Selon la fédération nationale des maires, 500 d'entre eux, sur les 1 081 du pays, subissent la pression des fusils des groupes armés, et le quart d'entre eux (270) sont obligés de « partager » le budget de leur localité avec les différents groupes armés. La victime administrait l'une des cinq villes de la zone démilitarisée laissée par le gouvernement au contrôle des Forces armées révolutionnaires de Colombie (FARC), le principal mouvement de guérilla du pays, depuis le 7 novembre 1998 dans le cadre de discussions préliminaires de paix.
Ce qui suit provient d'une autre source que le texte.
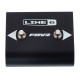 PEDALA LINE6 FBV2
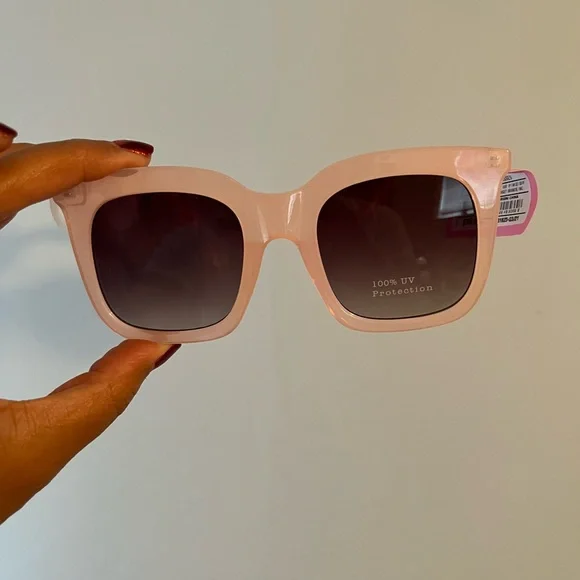 Stoney Clover Lane | Accessories | Stoney Clover Lane X  display picture 2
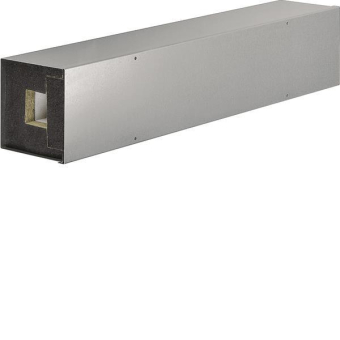 Hager Brandschutzkanal    FWK9500600VERZ 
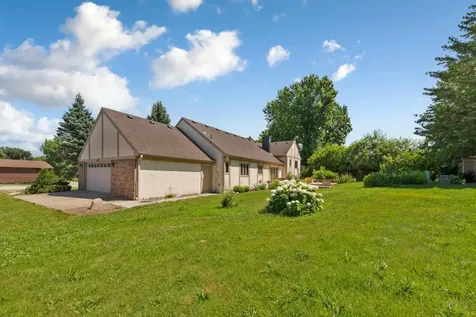 1440 Sunset Drive SW Owatonna MN 55060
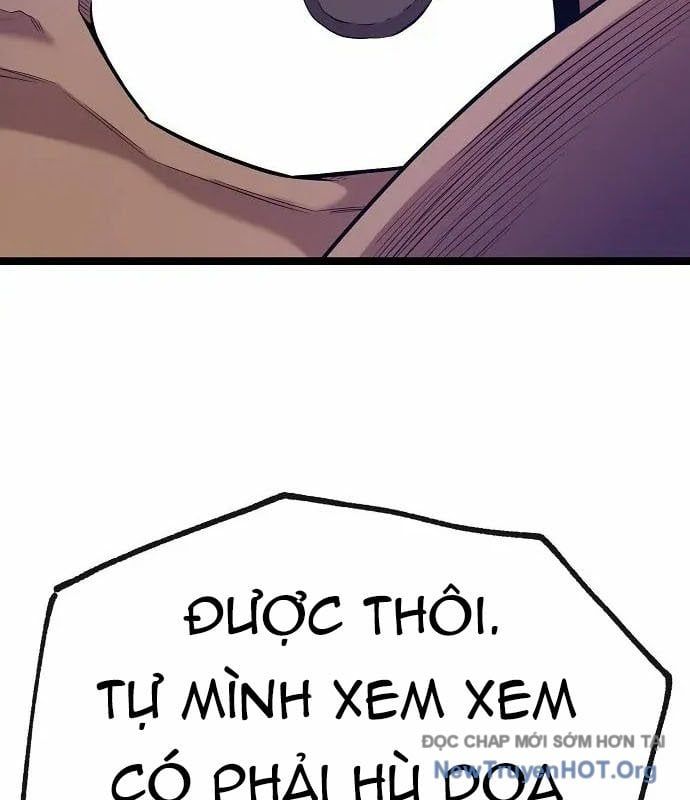 Đường Môn Truyền Kỳ - Chapter 13 - Page 167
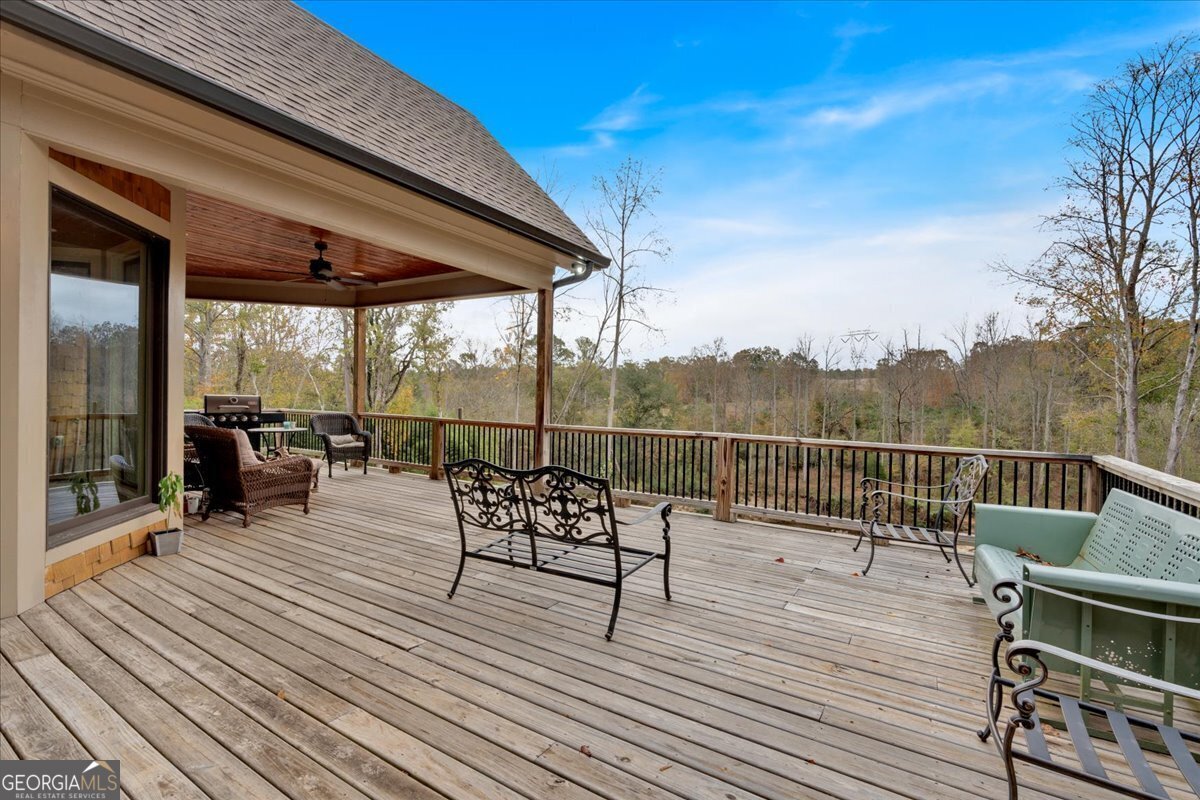 1507 Williams Road Dallas - 52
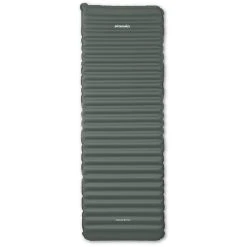 Pinguin Nomad 50 NX Makuualusta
L'assassinat de Marco Londono avait été précédé, vendredi, par celui d'un journaliste, Guzman Quintero Torres, rédacteur en chef du quotidien El Pilon, à Valledupar (dans le nord du pays). Il avait fait l'objet, il y a quelques années, de menaces de mort de la part de paramilitaires. Plus d'une centaine de journalistes colombiens ont été assassinés au cours des dix dernières années.

Une autre personnalité, l'universitaire Jesus Antonio Bejarano, ancien conseiller pour la paix de l'ex-président César Gaviria (1990-1994), secrétaire général de l'OEA (Organisation des Etats américains), avait été tué, lui, en plein centre de l'université nationale à Bogota, mercredi.

Ces meurtres spectaculaires puisqu'ils ont visé l'activité des victimes (élus, journalistes, universitaires ou défenseurs des droits de l'homme) ne constituent pourtant qu'une infime partie de l'ensemble des assassinats. De plus en plus, en Colombie, les civils subissent directement la violence des groupes armés qui se livrent à une lutte d'influence sans merci, pour le contrôle des régions. Et, dans le registre des massacres, pas plus les mouvements de guérilla que les groupes paramilitaires ne respectent les droits de l'homme. Ils exécutent froidement, selon la méthode des listes, les villageois accusés d'avoir « collaboré » avec les uns ou les autres, ou qui se refusent à quitter leur maison et leurs terres.

Depuis 1992, les groupes paramilitaires ont étendu leur influence dans tout le pays. Ils sont tenus pour responsables de la majorité des massacres dans le pays. Et la FIDH dénonce l'attitude des autorités, qui persistent à nier qu'il « existe une collaboration et des liens étroits entre les paramilitaires et les forces armées ». Même si certaines procédures judiciaires sont en cours, la règle demeure l'impunité et alimente cette fuite en avant du pays dans la violence et la « guerre sale ».